要做的事 –
- 1) 下面这篇图论题解的代码里，在 init 函数之前声明了哪些全局常量和全局变量？把它们的名字全部列出来。
- 2) 按下面这篇图论题解“思路”部分的说法，这道题要用什么算法来求解？

给定原文 –
图论fzu

一、Stockbroker Grapevine

题目：Stockbrokers are known to overreact to rumours. You have been contracted to develop a method of spreading disinformation amongst the stockbrokers to give your employer the tactical edge in the stock market. For maximum effect, you have to spread the rumours in the fastest possible way.

Unfortunately for you, stockbrokers only trust information coming from their "Trusted sources" This means you have to take into account the structure of their contacts when starting a rumour. It takes a certain amount of time for a specific stockbroker to pass the rumour on to each of his colleagues. Your task will be to write a program that tells you which stockbroker to choose as your starting point for the rumour, as well as the time it will take for the rumour to spread throughout the stockbroker community. This duration is measured as the time needed for the last person to receive the information.

思路：这是一道利用floyd算法解决的问题，将该题图化，利用floyd算法求解最小路径

#include<bits/stdc++.h>
using namespace std;
const int INF = 0x3f3f3f3f;
const int N = 105;
int d[N][N];
int n, mmin;
 
void init(){
    mmin = INF;
    for( int i = 0; i < N; i++ )
        for( int j = 0; j < N; j++ )

(从一个集合中摘录的数据)
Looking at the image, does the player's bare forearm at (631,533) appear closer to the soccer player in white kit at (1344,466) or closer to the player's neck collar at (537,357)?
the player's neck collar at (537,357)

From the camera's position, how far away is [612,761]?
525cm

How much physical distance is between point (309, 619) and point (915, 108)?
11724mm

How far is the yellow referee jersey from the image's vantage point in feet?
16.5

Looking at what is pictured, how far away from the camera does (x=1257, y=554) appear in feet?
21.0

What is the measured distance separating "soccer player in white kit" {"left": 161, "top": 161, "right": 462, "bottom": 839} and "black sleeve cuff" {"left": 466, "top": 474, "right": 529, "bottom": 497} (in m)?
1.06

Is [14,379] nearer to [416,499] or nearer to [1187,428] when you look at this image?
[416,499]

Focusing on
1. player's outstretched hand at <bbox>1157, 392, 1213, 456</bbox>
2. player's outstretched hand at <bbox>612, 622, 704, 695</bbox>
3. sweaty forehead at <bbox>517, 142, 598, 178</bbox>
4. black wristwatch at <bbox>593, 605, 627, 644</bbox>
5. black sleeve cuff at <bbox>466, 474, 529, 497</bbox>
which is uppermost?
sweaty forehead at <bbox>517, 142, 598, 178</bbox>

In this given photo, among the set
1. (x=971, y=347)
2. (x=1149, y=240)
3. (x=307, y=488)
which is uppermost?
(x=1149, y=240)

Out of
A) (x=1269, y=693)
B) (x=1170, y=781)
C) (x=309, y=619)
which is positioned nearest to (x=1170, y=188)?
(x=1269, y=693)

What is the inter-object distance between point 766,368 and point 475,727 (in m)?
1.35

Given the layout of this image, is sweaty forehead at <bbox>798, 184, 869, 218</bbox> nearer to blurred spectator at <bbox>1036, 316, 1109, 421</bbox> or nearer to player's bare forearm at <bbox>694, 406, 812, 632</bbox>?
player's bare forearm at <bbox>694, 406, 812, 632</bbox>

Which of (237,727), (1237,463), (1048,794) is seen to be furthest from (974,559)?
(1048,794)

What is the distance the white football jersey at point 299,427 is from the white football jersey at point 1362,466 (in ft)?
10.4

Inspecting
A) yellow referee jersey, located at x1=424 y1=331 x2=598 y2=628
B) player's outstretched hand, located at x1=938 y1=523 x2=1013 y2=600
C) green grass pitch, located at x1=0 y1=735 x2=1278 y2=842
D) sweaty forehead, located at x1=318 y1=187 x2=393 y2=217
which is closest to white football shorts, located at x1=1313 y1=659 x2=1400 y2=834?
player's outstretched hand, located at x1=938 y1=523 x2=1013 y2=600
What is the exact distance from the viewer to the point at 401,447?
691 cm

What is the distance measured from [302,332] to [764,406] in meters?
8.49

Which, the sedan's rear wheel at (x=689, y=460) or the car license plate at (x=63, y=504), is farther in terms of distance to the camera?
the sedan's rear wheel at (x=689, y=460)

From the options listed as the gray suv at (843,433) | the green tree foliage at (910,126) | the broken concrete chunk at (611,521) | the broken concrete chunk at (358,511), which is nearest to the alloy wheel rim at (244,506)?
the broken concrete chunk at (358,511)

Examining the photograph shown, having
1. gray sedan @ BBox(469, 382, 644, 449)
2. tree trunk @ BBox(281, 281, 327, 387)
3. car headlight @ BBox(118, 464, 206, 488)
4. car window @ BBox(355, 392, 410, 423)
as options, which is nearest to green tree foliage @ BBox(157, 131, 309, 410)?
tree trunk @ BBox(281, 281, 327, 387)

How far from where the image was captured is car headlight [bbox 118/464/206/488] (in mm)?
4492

参考答案 –
- 1) INF、N、d、n、mmin

- 2) 用 floyd 算法求最小路径。